Testo proposto:
PARIGI-ITALIA/ Bertinotti: no alla guerra, ecco perché sto col papa

- int. Fausto Bertinotti

Aumenta la paura terrirsmo in tutta Europa, Italia compresa. Ma se diamo retta ad alcuni, rischiamo di "proclamare una guerra che invece come tale non c'è". FAUSTO BERTINOTTI 

papafrancesco_bacio_bambinoR439 Papa Francesco (Infophoto)

Il terrorismo islamico getta nella paura l’Europa. Ieri le forze speciali francesi hanno compiuto nuove operazioni antiterrorismo, mentre gli Stati Uniti hanno allertato i nostri servizi di sicurezza su possibili attacchi e in cima alla lista ci sarebbero la basilica di san Pietro, il duomo di Milano e il teatro alla Scala. Ripetuti allarmi, poi rientrati, hanno riguardato le metropolitane di Roma e Milano. Per Fausto Bertinotti, uomo simbolo della sinistra italiana, presidente della Camera dal 2006 al 2008, siamo divenuti incapaci di vedere, e rischiamo di “proclamare una guerra che invece come tale non c’è”. Con lui, come al solito, la conversazione è a tutto campo.

Bertinotti, nel mirino c’è anche l’anno santo. Che ne pensa?
Credo che una manifestazione religiosa sia per il tipo di terrorismo meno esposta al rischio di altri luoghi, come quelli di divertimento, che nella visione fondamentalista sono considerati la manifestazione della degenerazione di una civiltà, mentre la prima è un fenomeno non totalmente secolare.

Da Merano a Saint Denis e a Charleville, i nemici sono nella porta accanto.
“Nemico” è un termine che sembrava poter essere abrogato dalla politica e sostituito dal meno colpevolizzante “avversario”. Se ora deve tornare nella scena mondiale, sarebbe bene circoscriverlo alle forze organizzate e non alle singole persone. Certamente l’Isis è nemico, ma non vorrei che anche le singole persone venissero considerate come tali. Anche quando siamo obbligati a contrastarle con la violenza.

Perché questa distinzione?
Per non cadere nella guerra civile. Quando si fa un’operazione di polizia, anche la più drastica, contro un delinquente, lo si chiama così, non nemico. L’operazione di polizia può richiedere l’uso della violenza e chi la esercita è lo Stato di diritto, che ne ha il monopolio. Ma siamo sempre nel perimetro di ciò che è controllabile democraticamente.

Elenco consegne:
1. Rispondi alle domande sull'intervista a Fausto Bertinotti.
(a) Quale carica ha ricoperto Bertinotti, e in quali anni?
(b) Quali luoghi sarebbero in cima alla lista dei possibili obiettivi segnalati dagli Stati Uniti?
(c) Con quale termine meno colpevolizzante la politica sembrava poter sostituire la parola "nemico"?
2. Trascrivi dall'intervista, senza alcuna modifica, il passo che va da "Il terrorismo islamico" fino a "Che ne pensa?" incluso.

Dati estratti:
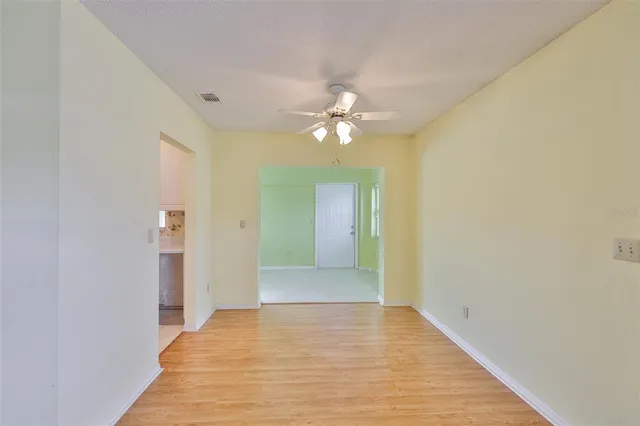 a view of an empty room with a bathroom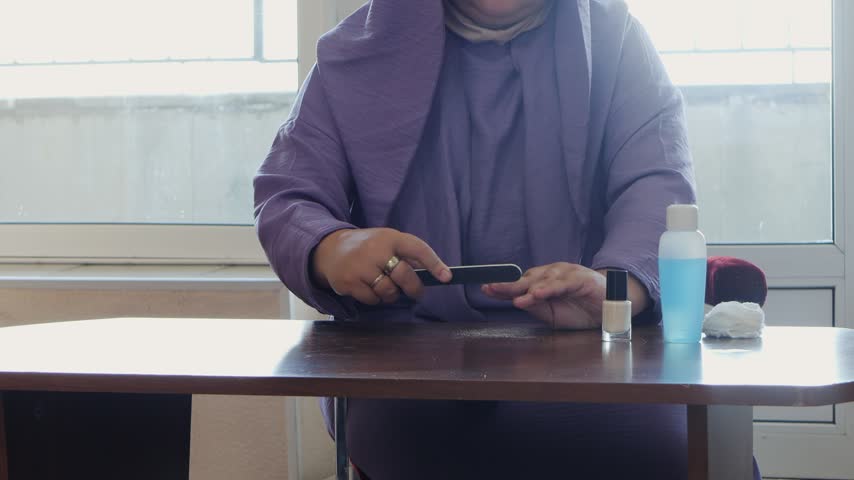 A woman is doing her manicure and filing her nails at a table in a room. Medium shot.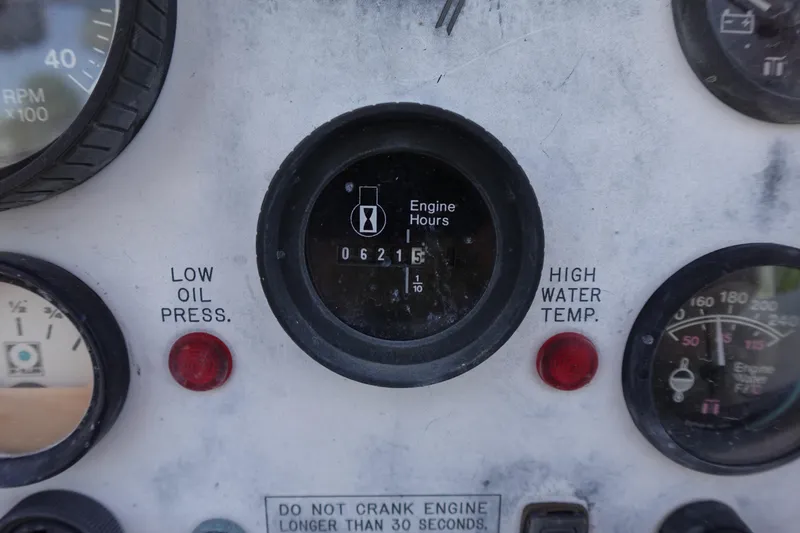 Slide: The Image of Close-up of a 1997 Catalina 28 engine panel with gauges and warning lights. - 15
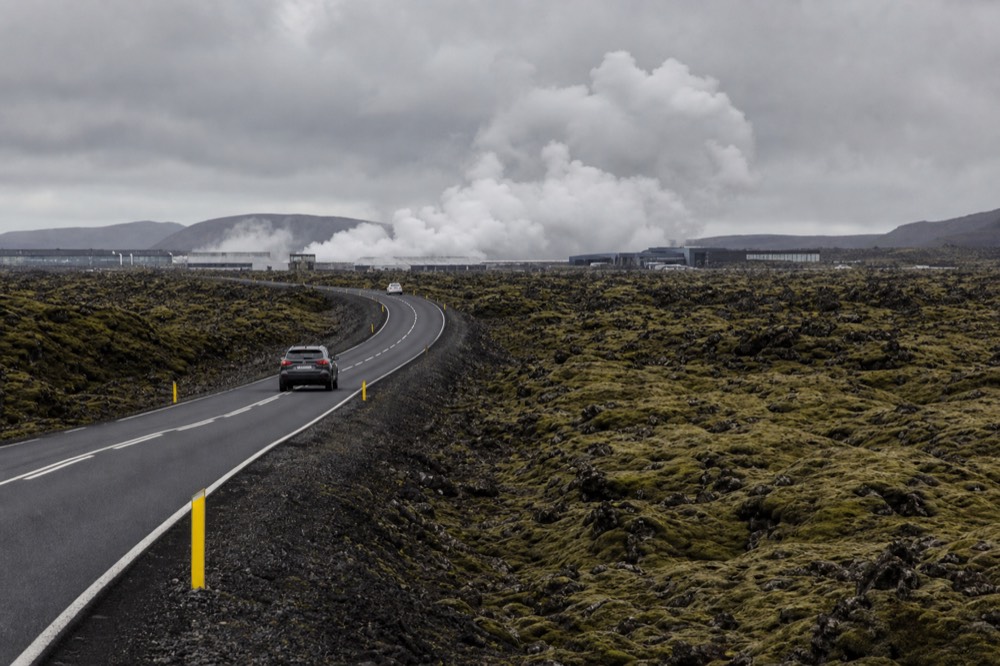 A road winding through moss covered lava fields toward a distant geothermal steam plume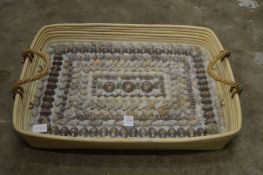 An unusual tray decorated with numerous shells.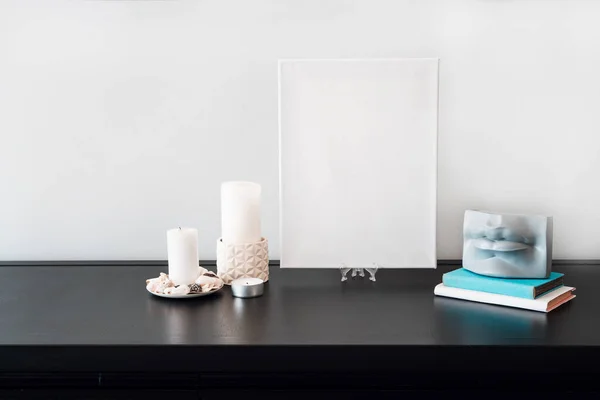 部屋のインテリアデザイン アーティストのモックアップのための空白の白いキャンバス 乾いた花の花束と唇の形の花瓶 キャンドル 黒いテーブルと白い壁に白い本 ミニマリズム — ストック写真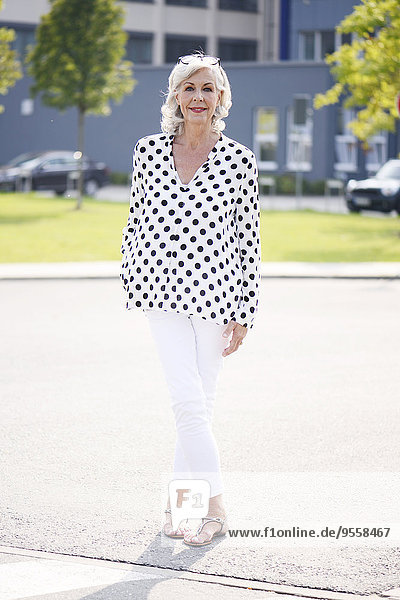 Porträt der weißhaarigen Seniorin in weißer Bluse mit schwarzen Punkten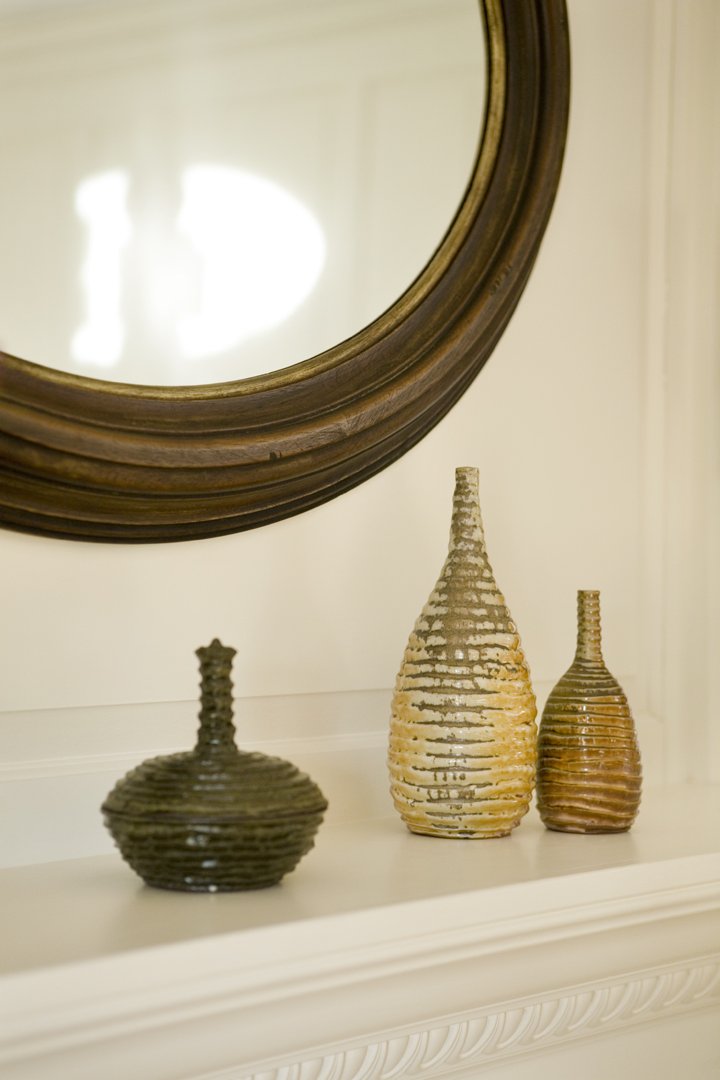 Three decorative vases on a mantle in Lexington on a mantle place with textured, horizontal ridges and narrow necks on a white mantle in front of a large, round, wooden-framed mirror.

---

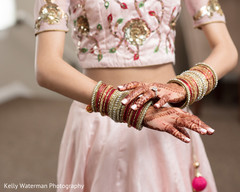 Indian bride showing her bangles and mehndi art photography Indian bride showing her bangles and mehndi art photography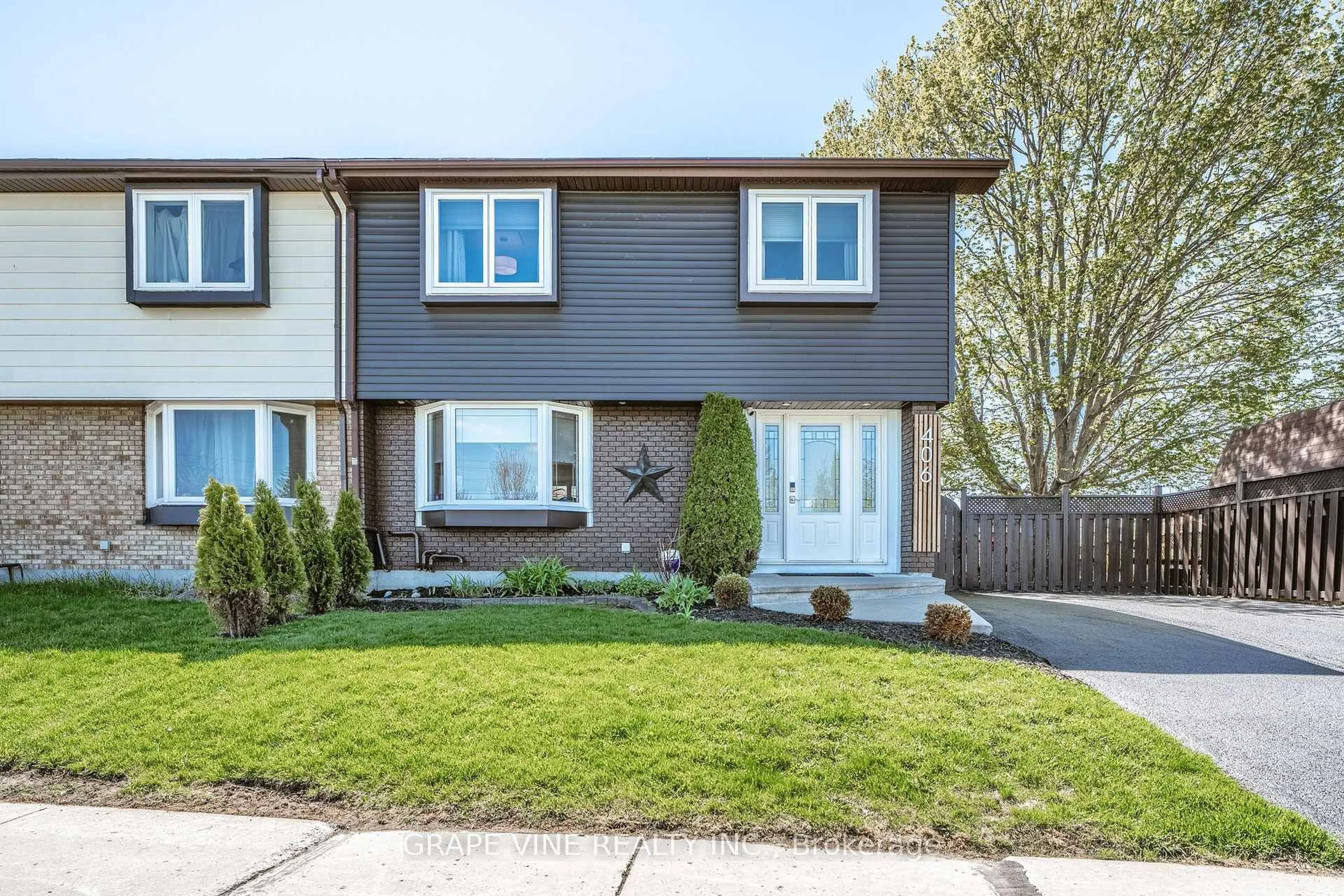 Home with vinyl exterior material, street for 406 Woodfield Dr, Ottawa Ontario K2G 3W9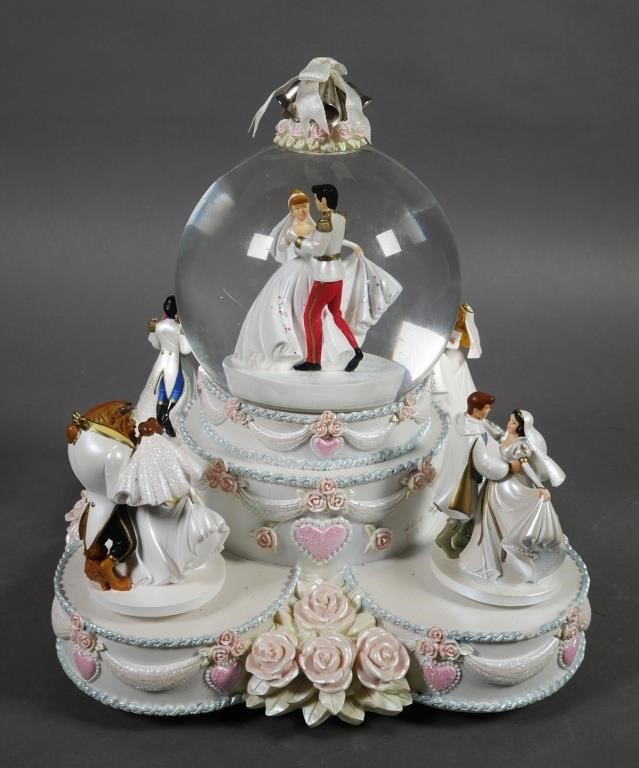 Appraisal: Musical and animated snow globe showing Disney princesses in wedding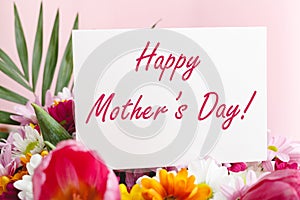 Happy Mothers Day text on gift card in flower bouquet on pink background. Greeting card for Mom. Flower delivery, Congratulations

--

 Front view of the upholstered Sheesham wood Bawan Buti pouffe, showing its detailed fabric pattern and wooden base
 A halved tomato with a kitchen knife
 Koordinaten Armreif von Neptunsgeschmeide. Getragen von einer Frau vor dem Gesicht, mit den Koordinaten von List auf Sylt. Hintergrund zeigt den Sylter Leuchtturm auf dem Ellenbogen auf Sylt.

Risposte alle consegne:
1.
(a) È stato presidente della Camera dal 2006 al 2008.
(b) La basilica di san Pietro, il duomo di Milano e il teatro alla Scala.
(c) Con il termine "avversario".

2.
Il terrorismo islamico getta nella paura l’Europa. Ieri le forze speciali francesi hanno compiuto nuove operazioni antiterrorismo, mentre gli Stati Uniti hanno allertato i nostri servizi di sicurezza su possibili attacchi e in cima alla lista ci sarebbero la basilica di san Pietro, il duomo di Milano e il teatro alla Scala. Ripetuti allarmi, poi rientrati, hanno riguardato le metropolitane di Roma e Milano. Per Fausto Bertinotti, uomo simbolo della sinistra italiana, presidente della Camera dal 2006 al 2008, siamo divenuti incapaci di vedere, e rischiamo di “proclamare una guerra che invece come tale non c’è”. Con lui, come al solito, la conversazione è a tutto campo.

Bertinotti, nel mirino c’è anche l’anno santo. Che ne pensa?